2

From what I've read, the main advantage of the EM algorithm is that the expectation step can be expressed in closed form giving a deterministic answer and thus 0 variance.

What's the rationale then behind MCEM (Monte Carlo EM) methods [1] which use sampling to calculate the E-step? Specifically, is there a theoretical/empirical evidence that MCEM gives lower variance than just doing sampling on the full likelihood or are there some other advantages of the EM algorithm that come into play here?

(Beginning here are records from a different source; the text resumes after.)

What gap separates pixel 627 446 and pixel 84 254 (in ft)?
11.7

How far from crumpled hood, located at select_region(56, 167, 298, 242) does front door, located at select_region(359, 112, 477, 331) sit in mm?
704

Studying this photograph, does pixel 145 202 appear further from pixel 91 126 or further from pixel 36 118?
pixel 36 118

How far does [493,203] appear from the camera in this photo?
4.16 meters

[1] http://www.biostat.jhsph.edu/~rpeng/biostat778/papers/wei-tanner-1990.pdf

Edit: To clarify, I mean that if you have the likelihood $\log \sum_z p(y|x)$, $z$ being latent, then one option is to use EM (or MCEM if your approximating distribution cannot give you a closed form). The other way I can see is to estimate the sum directly via sampling. So my question is if you're using sampling anyway, why use MCEM over directly integrating the likelihood.

Edit 2: Replaced MCMC with sampling which is what I had in mind -- got the names confused, sorry.

Opt
  • 737
  • 4
  • 11

1 Answers1

1

To answer you question very literally, MCEM and MCMC are algorithms used to solve different problems. MCEM maximizes a likelihood function (or posterior probability in the case of MAP estimates), while MCMC integrates over a posterior distribution.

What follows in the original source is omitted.